Riley died of asphyxiation after her head became stuck in the V-shape created by the collapsible sides of her crib, Wahkiakum County Coroner Fred Johnson said. The Grasseths had borrowed a "Home and Roam" portable crib from another family. Neither knew its manufacturer, Baby Trend Inc. of Pomona, Calif., had recalled the crib in 1995.
A Consumer Product Safety Commission spokesman said Thursday that the agency will investigate the incident.
Emergency workers in Wahkiakum, a county of about 3,900 people, are a tight-knit and sometimes related group. Riley's death, devastating to the family, also leaves the sheriff's office and the Cathlamet Fire Department reeling, Johnson said.
"She was the perfect baby," Cynthia Faubion said Thursday before Riley's funeral. "She was a flirtatious little girl. She smiled at everyone she saw. She had big brown eyes that sparkled."
Faubion said Riley's parents tried to do everything right. The baby's dad, Erik Grasseth, reports to work early at U.S. Gypsum in Rainier, Ore., so the couple often had a baby-sitter stay overnight to care for Riley and her 3-year-old brother, Chase, while their mom worked the graveyard shift at the dispatch center.

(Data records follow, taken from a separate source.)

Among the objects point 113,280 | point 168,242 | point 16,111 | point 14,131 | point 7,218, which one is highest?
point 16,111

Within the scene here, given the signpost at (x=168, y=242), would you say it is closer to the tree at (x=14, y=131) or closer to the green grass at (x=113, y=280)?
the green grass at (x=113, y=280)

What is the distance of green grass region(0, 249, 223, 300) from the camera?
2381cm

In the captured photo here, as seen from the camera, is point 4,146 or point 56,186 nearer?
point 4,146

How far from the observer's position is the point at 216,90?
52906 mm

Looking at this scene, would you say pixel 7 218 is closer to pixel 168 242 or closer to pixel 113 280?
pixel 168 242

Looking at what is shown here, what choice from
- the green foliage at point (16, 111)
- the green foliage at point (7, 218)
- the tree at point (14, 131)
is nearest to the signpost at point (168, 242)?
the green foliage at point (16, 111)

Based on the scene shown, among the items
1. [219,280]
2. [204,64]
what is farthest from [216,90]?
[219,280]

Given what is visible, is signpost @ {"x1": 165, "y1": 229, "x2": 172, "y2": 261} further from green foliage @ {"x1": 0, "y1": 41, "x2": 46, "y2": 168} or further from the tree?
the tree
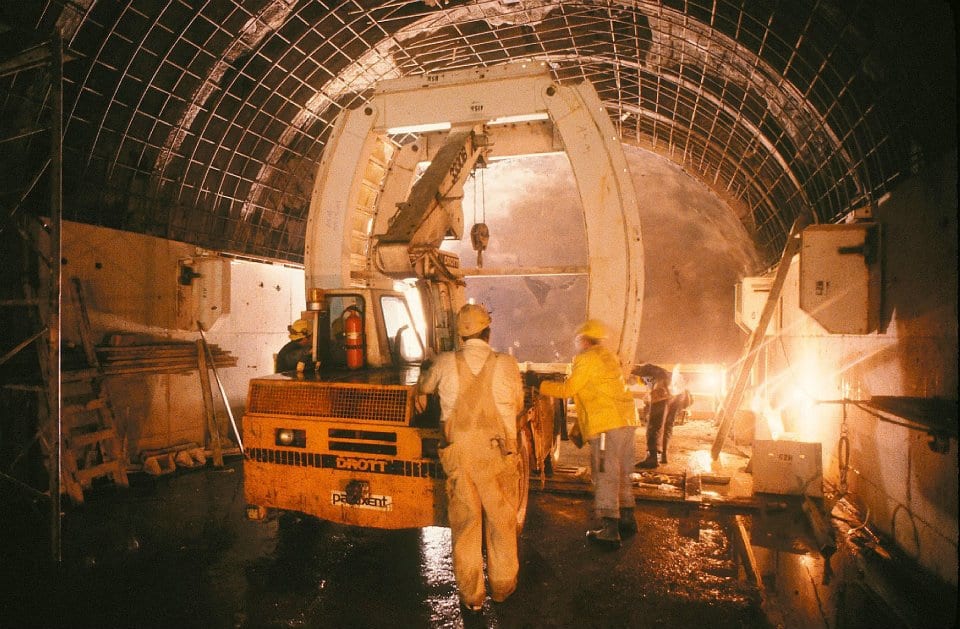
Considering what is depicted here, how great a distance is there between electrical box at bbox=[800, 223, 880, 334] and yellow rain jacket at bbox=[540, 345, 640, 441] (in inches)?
84.3

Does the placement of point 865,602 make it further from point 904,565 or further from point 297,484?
point 297,484

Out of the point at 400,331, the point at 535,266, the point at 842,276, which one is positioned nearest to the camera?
the point at 842,276

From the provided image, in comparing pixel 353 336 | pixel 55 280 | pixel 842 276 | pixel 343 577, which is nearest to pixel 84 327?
pixel 55 280

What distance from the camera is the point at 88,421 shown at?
296 inches

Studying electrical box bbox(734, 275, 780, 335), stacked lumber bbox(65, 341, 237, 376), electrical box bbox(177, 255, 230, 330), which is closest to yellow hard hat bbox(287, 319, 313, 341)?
stacked lumber bbox(65, 341, 237, 376)

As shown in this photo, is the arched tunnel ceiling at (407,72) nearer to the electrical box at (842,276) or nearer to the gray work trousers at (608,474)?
the electrical box at (842,276)

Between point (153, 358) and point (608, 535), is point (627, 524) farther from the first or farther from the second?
point (153, 358)

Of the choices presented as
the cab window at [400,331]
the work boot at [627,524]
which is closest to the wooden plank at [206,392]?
the cab window at [400,331]

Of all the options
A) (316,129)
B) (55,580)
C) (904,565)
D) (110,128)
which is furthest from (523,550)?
(316,129)

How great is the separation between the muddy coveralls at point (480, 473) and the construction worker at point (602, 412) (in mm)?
1271

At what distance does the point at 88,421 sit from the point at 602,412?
712 centimetres

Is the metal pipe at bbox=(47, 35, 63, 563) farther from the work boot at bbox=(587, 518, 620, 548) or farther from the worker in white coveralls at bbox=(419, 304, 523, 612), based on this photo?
the work boot at bbox=(587, 518, 620, 548)

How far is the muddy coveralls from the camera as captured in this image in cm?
363

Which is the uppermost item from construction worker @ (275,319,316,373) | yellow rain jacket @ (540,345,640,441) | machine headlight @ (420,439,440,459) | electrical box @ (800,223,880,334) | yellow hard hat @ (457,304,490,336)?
electrical box @ (800,223,880,334)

The baby-sitter, Riley's great-aunt, awoke to a silent baby monitor, Cynthia Faubion said. She checked on Riley and found her head and shoulders stuck in the collapsed crib. The family, stunned that such a tragedy could happen to a child in the care of so many emergency workers, urges other parents to check federal recall lists for all products their children use.

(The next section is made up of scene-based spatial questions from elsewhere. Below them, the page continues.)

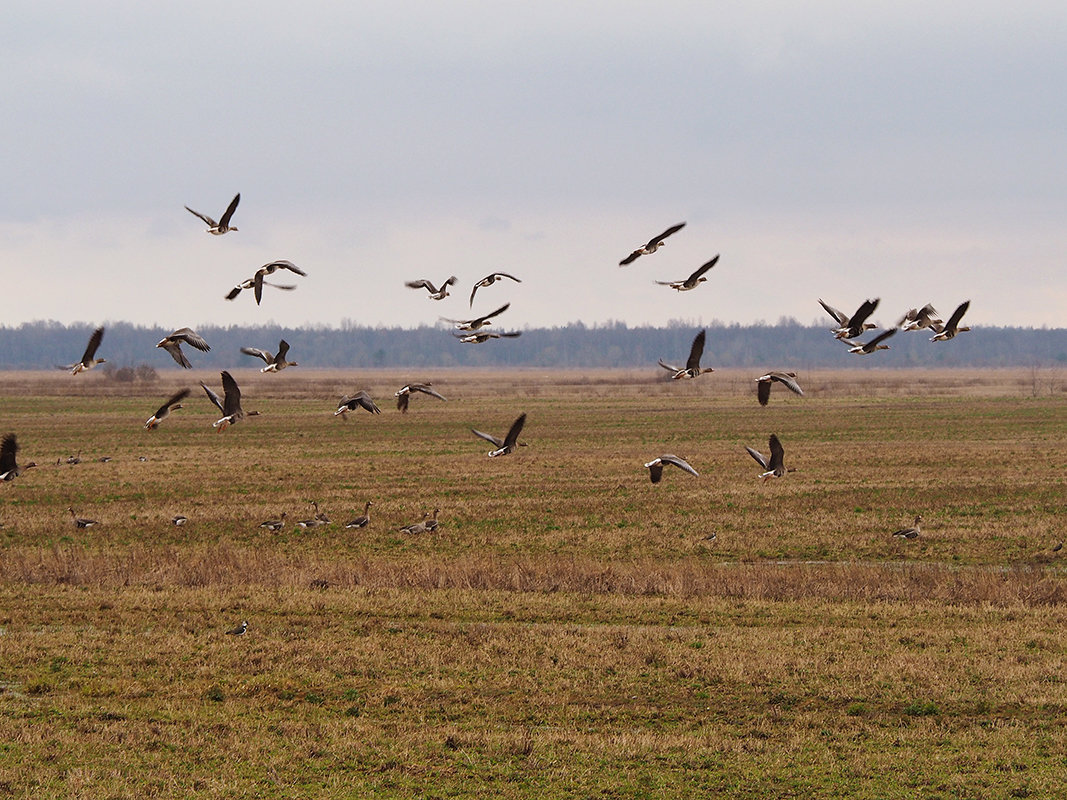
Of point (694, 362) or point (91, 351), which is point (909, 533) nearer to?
point (694, 362)

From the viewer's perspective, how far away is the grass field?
48.5ft

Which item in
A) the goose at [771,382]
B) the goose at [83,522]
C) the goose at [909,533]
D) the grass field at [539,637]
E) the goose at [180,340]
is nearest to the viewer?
the grass field at [539,637]

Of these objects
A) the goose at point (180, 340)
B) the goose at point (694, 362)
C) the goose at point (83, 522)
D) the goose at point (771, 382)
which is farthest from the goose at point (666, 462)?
the goose at point (83, 522)

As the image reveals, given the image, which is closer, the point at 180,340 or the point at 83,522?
the point at 180,340

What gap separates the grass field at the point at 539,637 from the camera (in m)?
14.8

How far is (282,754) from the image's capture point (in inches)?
594

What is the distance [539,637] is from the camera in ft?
68.9

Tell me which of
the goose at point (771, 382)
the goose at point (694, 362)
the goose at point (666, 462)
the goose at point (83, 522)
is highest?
the goose at point (694, 362)

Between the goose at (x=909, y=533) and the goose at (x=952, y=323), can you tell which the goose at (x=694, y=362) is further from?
the goose at (x=909, y=533)

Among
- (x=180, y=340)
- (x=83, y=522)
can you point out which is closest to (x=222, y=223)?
(x=180, y=340)

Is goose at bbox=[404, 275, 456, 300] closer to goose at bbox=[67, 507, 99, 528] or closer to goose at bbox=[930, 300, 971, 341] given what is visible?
goose at bbox=[930, 300, 971, 341]

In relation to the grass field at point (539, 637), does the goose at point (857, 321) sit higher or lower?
higher

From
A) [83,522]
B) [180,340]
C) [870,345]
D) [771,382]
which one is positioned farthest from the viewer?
[83,522]

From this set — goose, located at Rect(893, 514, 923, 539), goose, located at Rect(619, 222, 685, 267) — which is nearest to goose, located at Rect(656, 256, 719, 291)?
goose, located at Rect(619, 222, 685, 267)
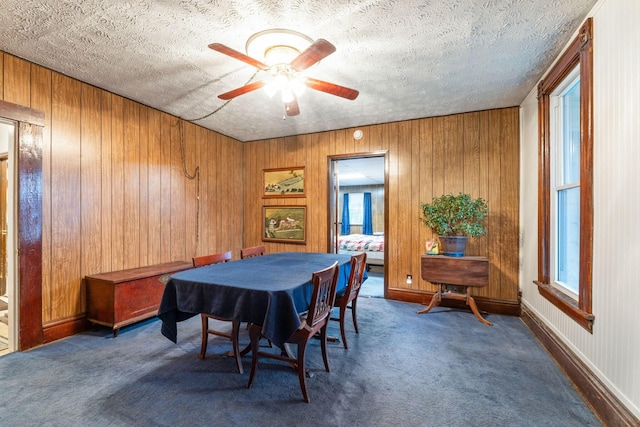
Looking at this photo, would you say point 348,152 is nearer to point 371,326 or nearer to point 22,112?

"We all are geared to check car seats," Cynthia Faubion said. "But when you add high chairs, bouncy seats, playpens - there's so many items - you can't begin to check all the recalls."
Nonetheless, she said parents should try. Portable cribs and playpens manufactured before 1997 can be especially dangerous, said Russ Rader, a spokesman for the Consumer Product Safety Commission. Since the early 1990s, 13 children have died after these cribs folded up on them, Rader said.
Though the commission pulls recalled items off store shelves, those already purchased often remain in circulation, Rader said.
"Parents use cribs and playpens, put them away and forget about them until they have another child, sell it at a garage sale or give it to a relative," Rader said. "It could have been recalled, and they wouldn't know it."
Rader said the Consumer Product Safety Commission uses its Web site, a hot line and alerts to notify people about recalled items.